I went to the gym in the morning before work 12 days ago, as I often do now that my children are all grown up and out of the house. First, a couple of light sets of leg exercises served as a warm-up, and then I started a set with a barbell on my shoulders. I’ve been doing weight training for years, since my mother suffered badly from osteoporosis and I knew I was at risk. Weight training, along with calcium and Vitamin D, can help maintain bone density.

The weight was average for me, and I was halfway through my second set of 12 repetitions when suddenly there was a loud noise, like a sharp crack or pop, that people in the gym heard 10 feet away. I felt my mid-spine collapse downward what seemed like an inch, accompanied by sharp pain. The trainer grabbed the weight, helped me lie down, and called my husband.

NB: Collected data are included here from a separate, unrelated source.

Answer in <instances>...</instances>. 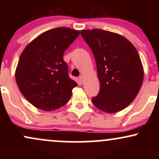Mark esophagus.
Returning <instances> with one entry per match:
<instances>
[{
  "label": "esophagus",
  "instance_id": "obj_1",
  "mask_svg": "<svg viewBox=\"0 0 159 159\" xmlns=\"http://www.w3.org/2000/svg\"><path fill=\"white\" fill-rule=\"evenodd\" d=\"M84 76L81 75L79 77V80H80V81L81 82V83H83V82H84Z\"/></svg>",
  "mask_w": 159,
  "mask_h": 159
}]
</instances>
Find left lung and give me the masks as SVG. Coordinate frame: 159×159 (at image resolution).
Here are the masks:
<instances>
[{
    "instance_id": "8db88e82",
    "label": "left lung",
    "mask_w": 159,
    "mask_h": 159,
    "mask_svg": "<svg viewBox=\"0 0 159 159\" xmlns=\"http://www.w3.org/2000/svg\"><path fill=\"white\" fill-rule=\"evenodd\" d=\"M82 37L92 50L100 84L93 105L104 112L123 110L139 92L143 81V67L138 51L130 41L116 33L83 30Z\"/></svg>"
}]
</instances>
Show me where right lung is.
I'll use <instances>...</instances> for the list:
<instances>
[{"instance_id":"right-lung-1","label":"right lung","mask_w":159,"mask_h":159,"mask_svg":"<svg viewBox=\"0 0 159 159\" xmlns=\"http://www.w3.org/2000/svg\"><path fill=\"white\" fill-rule=\"evenodd\" d=\"M80 34L69 27L41 34L25 47L16 66L20 92L34 107L52 111L65 105L78 84L69 78L63 54Z\"/></svg>"}]
</instances>
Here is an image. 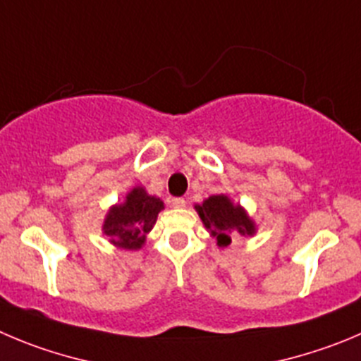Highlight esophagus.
Listing matches in <instances>:
<instances>
[{
  "label": "esophagus",
  "mask_w": 361,
  "mask_h": 361,
  "mask_svg": "<svg viewBox=\"0 0 361 361\" xmlns=\"http://www.w3.org/2000/svg\"><path fill=\"white\" fill-rule=\"evenodd\" d=\"M185 204H187V201L183 197H174V200H171V207L173 208H183Z\"/></svg>",
  "instance_id": "34e87169"
}]
</instances>
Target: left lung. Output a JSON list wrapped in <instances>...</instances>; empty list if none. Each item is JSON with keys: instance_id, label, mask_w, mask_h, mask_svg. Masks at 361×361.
<instances>
[{"instance_id": "8db88e82", "label": "left lung", "mask_w": 361, "mask_h": 361, "mask_svg": "<svg viewBox=\"0 0 361 361\" xmlns=\"http://www.w3.org/2000/svg\"><path fill=\"white\" fill-rule=\"evenodd\" d=\"M208 233L217 240L219 247H228L235 233L242 237H252L257 233V222L249 217L242 204L233 203L226 194L210 196L201 204H196Z\"/></svg>"}]
</instances>
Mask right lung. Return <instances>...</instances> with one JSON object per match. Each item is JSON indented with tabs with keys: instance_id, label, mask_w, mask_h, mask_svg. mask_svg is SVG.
Here are the masks:
<instances>
[{
	"instance_id": "1",
	"label": "right lung",
	"mask_w": 361,
	"mask_h": 361,
	"mask_svg": "<svg viewBox=\"0 0 361 361\" xmlns=\"http://www.w3.org/2000/svg\"><path fill=\"white\" fill-rule=\"evenodd\" d=\"M164 208L160 197L151 196L146 188L137 185L128 192L123 203L109 208L101 231L116 247L137 251L146 244L147 233Z\"/></svg>"
}]
</instances>
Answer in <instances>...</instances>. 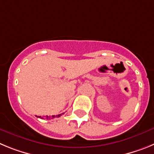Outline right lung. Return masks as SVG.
<instances>
[{"label":"right lung","instance_id":"obj_1","mask_svg":"<svg viewBox=\"0 0 154 154\" xmlns=\"http://www.w3.org/2000/svg\"><path fill=\"white\" fill-rule=\"evenodd\" d=\"M62 116V114H59V115L57 116V117H59V116ZM39 118H42L41 116H39ZM52 118H55V116H52ZM42 119H43V118H42ZM50 119V117H48V116H47V119Z\"/></svg>","mask_w":154,"mask_h":154}]
</instances>
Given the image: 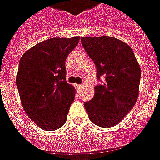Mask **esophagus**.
Returning <instances> with one entry per match:
<instances>
[{
  "label": "esophagus",
  "instance_id": "1",
  "mask_svg": "<svg viewBox=\"0 0 160 160\" xmlns=\"http://www.w3.org/2000/svg\"><path fill=\"white\" fill-rule=\"evenodd\" d=\"M75 87H76V88H77V89H78V90H80V88L82 87V85H76Z\"/></svg>",
  "mask_w": 160,
  "mask_h": 160
}]
</instances>
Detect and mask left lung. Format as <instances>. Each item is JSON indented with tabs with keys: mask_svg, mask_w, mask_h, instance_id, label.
Segmentation results:
<instances>
[{
	"mask_svg": "<svg viewBox=\"0 0 160 160\" xmlns=\"http://www.w3.org/2000/svg\"><path fill=\"white\" fill-rule=\"evenodd\" d=\"M81 43L104 82L95 87L85 102L90 120L102 128L114 127L133 109L139 95L141 68L127 43L112 37L81 38Z\"/></svg>",
	"mask_w": 160,
	"mask_h": 160,
	"instance_id": "obj_1",
	"label": "left lung"
}]
</instances>
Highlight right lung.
Masks as SVG:
<instances>
[{
    "instance_id": "obj_1",
    "label": "right lung",
    "mask_w": 160,
    "mask_h": 160,
    "mask_svg": "<svg viewBox=\"0 0 160 160\" xmlns=\"http://www.w3.org/2000/svg\"><path fill=\"white\" fill-rule=\"evenodd\" d=\"M80 41L53 38L33 46L20 58L16 85L23 109L44 130L64 125L75 89L67 82L65 62Z\"/></svg>"
}]
</instances>
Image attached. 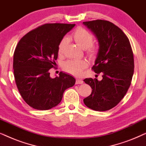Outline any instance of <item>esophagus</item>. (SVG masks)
<instances>
[{"label":"esophagus","instance_id":"obj_1","mask_svg":"<svg viewBox=\"0 0 146 146\" xmlns=\"http://www.w3.org/2000/svg\"><path fill=\"white\" fill-rule=\"evenodd\" d=\"M83 83L84 81L82 79H76V84H82Z\"/></svg>","mask_w":146,"mask_h":146}]
</instances>
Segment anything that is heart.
I'll return each mask as SVG.
<instances>
[{
	"mask_svg": "<svg viewBox=\"0 0 146 146\" xmlns=\"http://www.w3.org/2000/svg\"><path fill=\"white\" fill-rule=\"evenodd\" d=\"M72 37L78 45L82 48L84 49L87 55L90 58H94L96 57L98 52L97 46L92 44L94 37L90 33L83 28H78L74 31ZM66 44V38H64L59 43L58 52L60 55L62 54L64 48ZM88 66L87 62L84 60H68L64 64L63 68L66 72L75 76H80L82 74L84 69Z\"/></svg>",
	"mask_w": 146,
	"mask_h": 146,
	"instance_id": "b5f03b06",
	"label": "heart"
}]
</instances>
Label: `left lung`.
Instances as JSON below:
<instances>
[{
  "mask_svg": "<svg viewBox=\"0 0 146 146\" xmlns=\"http://www.w3.org/2000/svg\"><path fill=\"white\" fill-rule=\"evenodd\" d=\"M96 36L99 50L92 68L102 73V80L86 78L92 89L84 103L95 111H106L115 107L128 90L134 70L133 51L125 33L111 22L104 20L84 22Z\"/></svg>",
  "mask_w": 146,
  "mask_h": 146,
  "instance_id": "1",
  "label": "left lung"
}]
</instances>
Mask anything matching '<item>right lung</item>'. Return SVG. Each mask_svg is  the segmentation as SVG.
I'll return each mask as SVG.
<instances>
[{
  "label": "right lung",
  "mask_w": 146,
  "mask_h": 146,
  "mask_svg": "<svg viewBox=\"0 0 146 146\" xmlns=\"http://www.w3.org/2000/svg\"><path fill=\"white\" fill-rule=\"evenodd\" d=\"M74 24L48 23L25 35L18 43L13 56L17 88L25 102L34 109L47 110L56 106L63 94L75 84L72 76L60 72L52 78L50 69L58 58V48L64 36Z\"/></svg>",
  "instance_id": "obj_1"
}]
</instances>
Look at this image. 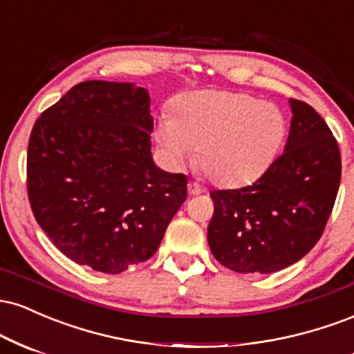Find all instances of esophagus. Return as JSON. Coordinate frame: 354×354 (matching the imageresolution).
<instances>
[{"instance_id": "esophagus-1", "label": "esophagus", "mask_w": 354, "mask_h": 354, "mask_svg": "<svg viewBox=\"0 0 354 354\" xmlns=\"http://www.w3.org/2000/svg\"><path fill=\"white\" fill-rule=\"evenodd\" d=\"M188 193L191 194V196H196V194H201L203 193V188L198 183L194 181H189L188 183Z\"/></svg>"}]
</instances>
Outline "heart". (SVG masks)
Listing matches in <instances>:
<instances>
[{
  "label": "heart",
  "mask_w": 354,
  "mask_h": 354,
  "mask_svg": "<svg viewBox=\"0 0 354 354\" xmlns=\"http://www.w3.org/2000/svg\"><path fill=\"white\" fill-rule=\"evenodd\" d=\"M173 115H163L156 126V140L169 163L181 165L198 148V166L221 186L258 180L286 140L284 113L250 93H186L174 101Z\"/></svg>",
  "instance_id": "heart-1"
}]
</instances>
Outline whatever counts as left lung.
I'll return each instance as SVG.
<instances>
[{
    "label": "left lung",
    "instance_id": "8db88e82",
    "mask_svg": "<svg viewBox=\"0 0 354 354\" xmlns=\"http://www.w3.org/2000/svg\"><path fill=\"white\" fill-rule=\"evenodd\" d=\"M293 109L284 153L259 180L214 189L208 243L214 258L241 274H268L299 261L318 243L341 181L336 138L304 101Z\"/></svg>",
    "mask_w": 354,
    "mask_h": 354
}]
</instances>
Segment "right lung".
Masks as SVG:
<instances>
[{"mask_svg": "<svg viewBox=\"0 0 354 354\" xmlns=\"http://www.w3.org/2000/svg\"><path fill=\"white\" fill-rule=\"evenodd\" d=\"M151 131L145 88L98 80L73 86L36 120L28 200L71 261L118 274L156 253L188 180L156 168Z\"/></svg>", "mask_w": 354, "mask_h": 354, "instance_id": "add662e5", "label": "right lung"}]
</instances>
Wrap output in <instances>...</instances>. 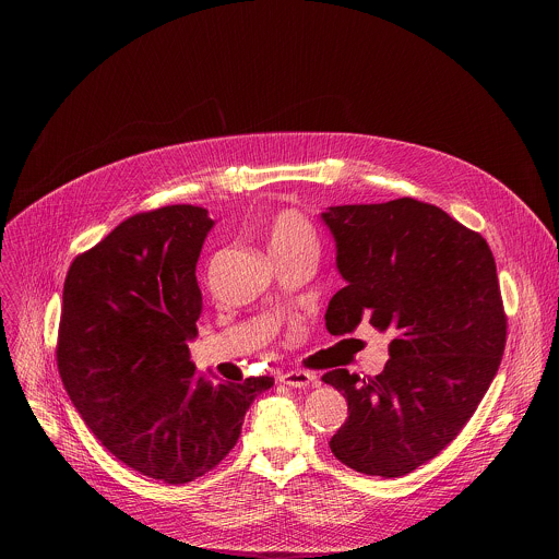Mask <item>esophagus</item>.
Instances as JSON below:
<instances>
[{
	"label": "esophagus",
	"mask_w": 559,
	"mask_h": 559,
	"mask_svg": "<svg viewBox=\"0 0 559 559\" xmlns=\"http://www.w3.org/2000/svg\"><path fill=\"white\" fill-rule=\"evenodd\" d=\"M281 382L287 386H296V389H309L316 384V376L309 371H300V369H292L281 373Z\"/></svg>",
	"instance_id": "1"
}]
</instances>
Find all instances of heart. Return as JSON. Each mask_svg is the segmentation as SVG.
Segmentation results:
<instances>
[{"label": "heart", "mask_w": 559, "mask_h": 559, "mask_svg": "<svg viewBox=\"0 0 559 559\" xmlns=\"http://www.w3.org/2000/svg\"><path fill=\"white\" fill-rule=\"evenodd\" d=\"M267 248L272 254H318V236L313 225L300 212L283 210L270 221Z\"/></svg>", "instance_id": "heart-1"}]
</instances>
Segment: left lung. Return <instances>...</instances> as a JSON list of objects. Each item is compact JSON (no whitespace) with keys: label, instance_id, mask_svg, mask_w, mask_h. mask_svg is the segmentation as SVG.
I'll return each instance as SVG.
<instances>
[{"label":"left lung","instance_id":"left-lung-1","mask_svg":"<svg viewBox=\"0 0 559 559\" xmlns=\"http://www.w3.org/2000/svg\"><path fill=\"white\" fill-rule=\"evenodd\" d=\"M321 218L345 281L328 332L367 321L393 336L376 378L323 376L349 409L330 449L358 473L401 477L460 433L498 373L507 316L496 261L480 234L416 199L334 205Z\"/></svg>","mask_w":559,"mask_h":559}]
</instances>
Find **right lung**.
Returning a JSON list of instances; mask_svg holds the SVG:
<instances>
[{
  "label": "right lung",
  "instance_id": "obj_1",
  "mask_svg": "<svg viewBox=\"0 0 559 559\" xmlns=\"http://www.w3.org/2000/svg\"><path fill=\"white\" fill-rule=\"evenodd\" d=\"M212 227L194 205L134 214L76 257L63 283L57 365L72 405L117 460L166 485L214 468L274 386L270 376L212 382L190 360Z\"/></svg>",
  "mask_w": 559,
  "mask_h": 559
}]
</instances>
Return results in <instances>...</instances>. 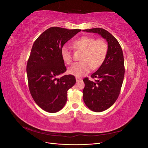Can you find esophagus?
Segmentation results:
<instances>
[{"label":"esophagus","instance_id":"34e87169","mask_svg":"<svg viewBox=\"0 0 148 148\" xmlns=\"http://www.w3.org/2000/svg\"><path fill=\"white\" fill-rule=\"evenodd\" d=\"M80 80H82V78H79V77H76V81L77 82H79Z\"/></svg>","mask_w":148,"mask_h":148}]
</instances>
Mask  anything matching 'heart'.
<instances>
[{"label":"heart","mask_w":148,"mask_h":148,"mask_svg":"<svg viewBox=\"0 0 148 148\" xmlns=\"http://www.w3.org/2000/svg\"><path fill=\"white\" fill-rule=\"evenodd\" d=\"M72 45L75 49L83 51L80 58L82 61L75 62L68 70L69 73L78 77L88 73L91 68L96 69L99 67L104 62L108 50L107 44L104 40L89 36L76 39ZM60 53L64 62L70 64L72 56L69 47L66 45L62 46Z\"/></svg>","instance_id":"heart-1"}]
</instances>
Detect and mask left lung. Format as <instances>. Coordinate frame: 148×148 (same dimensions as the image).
<instances>
[{
	"label": "left lung",
	"mask_w": 148,
	"mask_h": 148,
	"mask_svg": "<svg viewBox=\"0 0 148 148\" xmlns=\"http://www.w3.org/2000/svg\"><path fill=\"white\" fill-rule=\"evenodd\" d=\"M83 31L101 35L108 44L104 62L91 76L97 79L92 82L88 78L83 79L85 104L92 111L100 112L112 106L119 96L125 74L123 51L117 40L107 31L102 28Z\"/></svg>",
	"instance_id": "left-lung-1"
}]
</instances>
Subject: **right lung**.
I'll use <instances>...</instances> for the list:
<instances>
[{"label":"right lung","mask_w":148,"mask_h":148,"mask_svg":"<svg viewBox=\"0 0 148 148\" xmlns=\"http://www.w3.org/2000/svg\"><path fill=\"white\" fill-rule=\"evenodd\" d=\"M81 29L51 27L34 42L26 66L29 91L42 109L55 113L66 102V92L76 83L73 75L59 76L66 69L60 50L64 44Z\"/></svg>","instance_id":"right-lung-1"}]
</instances>
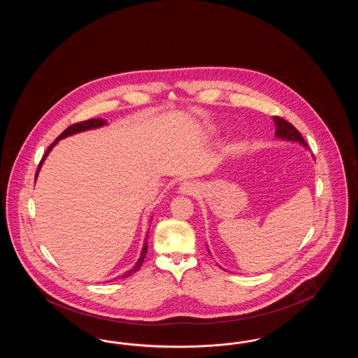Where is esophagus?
<instances>
[{
	"label": "esophagus",
	"mask_w": 358,
	"mask_h": 358,
	"mask_svg": "<svg viewBox=\"0 0 358 358\" xmlns=\"http://www.w3.org/2000/svg\"><path fill=\"white\" fill-rule=\"evenodd\" d=\"M194 189H196V187H193V184L185 182V184H182V185L180 187V193H184V194H192V193L194 192Z\"/></svg>",
	"instance_id": "esophagus-1"
}]
</instances>
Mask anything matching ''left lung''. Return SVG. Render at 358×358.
I'll list each match as a JSON object with an SVG mask.
<instances>
[{
    "label": "left lung",
    "mask_w": 358,
    "mask_h": 358,
    "mask_svg": "<svg viewBox=\"0 0 358 358\" xmlns=\"http://www.w3.org/2000/svg\"><path fill=\"white\" fill-rule=\"evenodd\" d=\"M273 122H275V126H276V130H275L276 138H280V139H285V141L299 142L301 145H303L306 148L307 143L306 141L303 139V136H301V133L287 120H285L280 117H273Z\"/></svg>",
    "instance_id": "obj_1"
}]
</instances>
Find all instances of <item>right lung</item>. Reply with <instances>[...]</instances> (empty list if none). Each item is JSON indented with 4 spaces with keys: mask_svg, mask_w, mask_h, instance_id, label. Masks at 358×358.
I'll list each match as a JSON object with an SVG mask.
<instances>
[{
    "mask_svg": "<svg viewBox=\"0 0 358 358\" xmlns=\"http://www.w3.org/2000/svg\"><path fill=\"white\" fill-rule=\"evenodd\" d=\"M104 124H107V122L104 120H101V118H94V120H83V122H79V123H75V124H71L69 127H67L60 136H57L56 139H55V142L52 143L51 146L48 148V150L45 152L44 154V157H43V159L40 161V164H38V168H37V171H36V178H37V174H38V171L41 169V166H43V164H44V161H45V158H47V155L50 154L52 149H53V146L60 141V139H63V138H66V136H73V134H78V133H82V131H85V130H92V129H98V127H102ZM36 178H34V181H36ZM148 235H149V232L146 234V238H145V241H143V247H142V252H141V256H139V259H138V262L136 263V266L130 270V271H127V273H124V275H122V276H124V278H127V276H130V275H133V273H136L139 268H141V266H142V263H143V259H145V256H146V252H148Z\"/></svg>",
    "mask_w": 358,
    "mask_h": 358,
    "instance_id": "1",
    "label": "right lung"
}]
</instances>
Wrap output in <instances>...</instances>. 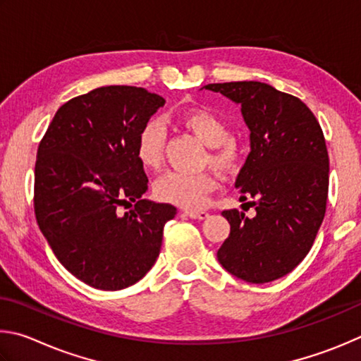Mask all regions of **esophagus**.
<instances>
[{"mask_svg": "<svg viewBox=\"0 0 361 361\" xmlns=\"http://www.w3.org/2000/svg\"><path fill=\"white\" fill-rule=\"evenodd\" d=\"M185 216L190 219H197V220H204L209 217V212L207 211H185Z\"/></svg>", "mask_w": 361, "mask_h": 361, "instance_id": "34e87169", "label": "esophagus"}]
</instances>
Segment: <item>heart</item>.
Instances as JSON below:
<instances>
[{"mask_svg": "<svg viewBox=\"0 0 361 361\" xmlns=\"http://www.w3.org/2000/svg\"><path fill=\"white\" fill-rule=\"evenodd\" d=\"M180 123L190 130L201 142L209 147V163L225 174L235 173L241 166L243 150L230 137V128L216 112L197 107L180 114ZM166 133L160 120L145 123L136 137V157L145 169L157 171L161 166ZM216 176L211 173H182L169 171L154 184L155 197L184 209H200L206 204L209 193L217 188Z\"/></svg>", "mask_w": 361, "mask_h": 361, "instance_id": "b5f03b06", "label": "heart"}]
</instances>
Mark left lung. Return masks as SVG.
Here are the masks:
<instances>
[{"label": "left lung", "instance_id": "8db88e82", "mask_svg": "<svg viewBox=\"0 0 361 361\" xmlns=\"http://www.w3.org/2000/svg\"><path fill=\"white\" fill-rule=\"evenodd\" d=\"M204 88L241 104L250 154L236 187L257 211L254 219L238 209L222 212L231 228L217 258L245 282L281 279L305 260L324 222L330 173L324 131L301 99L263 82Z\"/></svg>", "mask_w": 361, "mask_h": 361}]
</instances>
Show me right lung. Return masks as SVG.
Listing matches in <instances>:
<instances>
[{
  "instance_id": "1",
  "label": "right lung",
  "mask_w": 361,
  "mask_h": 361,
  "mask_svg": "<svg viewBox=\"0 0 361 361\" xmlns=\"http://www.w3.org/2000/svg\"><path fill=\"white\" fill-rule=\"evenodd\" d=\"M163 106L141 87L94 88L56 111L37 147V225L63 267L93 288L114 292L142 279L176 216L173 204L141 198L149 180L135 149Z\"/></svg>"
}]
</instances>
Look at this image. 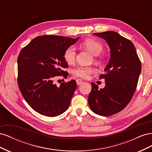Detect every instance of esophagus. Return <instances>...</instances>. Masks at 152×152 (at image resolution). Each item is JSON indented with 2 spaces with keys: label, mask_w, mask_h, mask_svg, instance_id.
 <instances>
[{
  "label": "esophagus",
  "mask_w": 152,
  "mask_h": 152,
  "mask_svg": "<svg viewBox=\"0 0 152 152\" xmlns=\"http://www.w3.org/2000/svg\"><path fill=\"white\" fill-rule=\"evenodd\" d=\"M76 82H77V84L78 85V86H79V85H80V84H82V83H83L84 82V81L82 80H81V79H77L76 80Z\"/></svg>",
  "instance_id": "esophagus-1"
}]
</instances>
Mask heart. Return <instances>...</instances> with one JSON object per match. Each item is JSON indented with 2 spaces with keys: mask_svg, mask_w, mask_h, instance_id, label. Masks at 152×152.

I did a quick self-assessment.

Can I move everything? Check.

Is anything numb? No.

Can I do a straight leg raise without more pain? Yes.

This confirmed that I didn’t have any spinal cord injury and probably didn’t have a herniated disk. The most likely diagnosis was a spinal compression fracture, which turned out to be exactly what happened.

Off to the emergency room

My husband insisted on driving immediately to the emergency room, which gave me a little time to reflect.

By coincidence, September is “Pain Awareness Month”, and I had been wanting to write a piece in support of the American Chronic Pain Association and the American Society of Anesthesiologists‘ recognition of pain as an endemic problem. Chronic pain ruins lives, and inappropriate treatment of pain with narcotics too often leads to addiction, overdose, and death.

But what to write?? I treat acute pain in my daily work as a physician anesthesiologist looking after patients in the immediate recovery timeframe, right after surgery. Sometimes I take Aleve for a headache, but that’s about it. Now, of course, it seemed much likelier that I would have a story to tell.

Luckily for me, the Cedars-Sinai Medical Center emergency room was relatively quiet at 6 a.m. The staff whisked me off to X-ray, and the technician quickly took supine and lateral films. He said, kindly, “Ma’am, I’m not a doctor, but it looks to me like you have a compression fracture.” He printed out the films for me to see, and of course he was right. A nurse gave me some morphine, which eased the pain considerably, and then it was time to consider next steps.

Conservative treatment or intervention?

My fracture was at the level of the 12th thoracic vertebra or “T12”, the commonest site for compression fractures. This is hardly a rare problem. One in four American women will have a vertebral compression fracture during her lifetime, and men can suffer them too. The most common cause is osteoporosis, a condition in which bone loss over time results in weak, brittle bones.

The emergency room physician ordered a CT scan to see the extent of the fracture in more precise detail, and to see whether or not any bone fragments were endangering the spinal cord. Then he called a neurosurgeon, Dr. Khawar Siddique, to see me.

The neurosurgeon outlined treatment options. Basically, there were three:

Conservative treatment: a back brace, pain medications, and 6-8 weeks of rest, with gradual mobilization;

Surgery: thoracic fusion;

Kyphoplasty: a less invasive procedure to stabilize the fractured vertebra.